• **SHORT PROBLEM 1**: Rewrite the self-complementary graph passage, starting with "Let $G$ be a" and going on through "and vice versa.", with "anti-automorphism" replaced by "antimorphism".
• **SHORT PROBLEM 2**: In the self-complementary graph passage, what must the length of each nontrivial cycle of the permutation σ be?

• **TEXT SECTION**:
========================================================================
Here $n=1$ of course and the middle position of the degree sequence is $3$ - and we see the sequence of $(3,3,\color{red}{2},1,1)$.

Answer 2

Let $G$ be a self-complementary graph of order $4n+1$ and let $\sigma:G\to\overline G$ be an isomorphism. Since $G$ and $\overline G$ have the same vertex set $V,$ $\sigma$ is a permutation of $V,$ an anti-automorphism of $G,$ mapping edges of $G$ to edges of $\overline G$ and vice versa.

Consider the cycle decomposition of the permutation $\sigma.$ (Note that we are using the word "cycle" in the group theory sense, not the graph theory sense!) Each nontrivial cycle of $\sigma$ must be of even length, since edges of $G$ alternate with edges of $\overline G$ as we go around the cycle. Since $|V|$ is even, $\sigma$ must have a $1$-cycle, i.e., a fixed point. (It's clear that the fixed point is unique, but we don't need that.)
========================================================================
• **DATA**:

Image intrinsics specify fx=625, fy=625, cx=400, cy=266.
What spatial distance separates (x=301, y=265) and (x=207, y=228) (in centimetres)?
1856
========================================================================
• **WRITTEN SOLUTION 1**:
Let $G$ be a self-complementary graph of order $4n+1$ and let $\sigma:G\to\overline G$ be an isomorphism. Since $G$ and $\overline G$ have the same vertex set $V,$ $\sigma$ is a permutation of $V,$ an antimorphism of $G,$ mapping edges of $G$ to edges of $\overline G$ and vice versa.

• **WRITTEN SOLUTION 2**: Even, because edges of G alternate with edges of its complement as one goes around the cycle.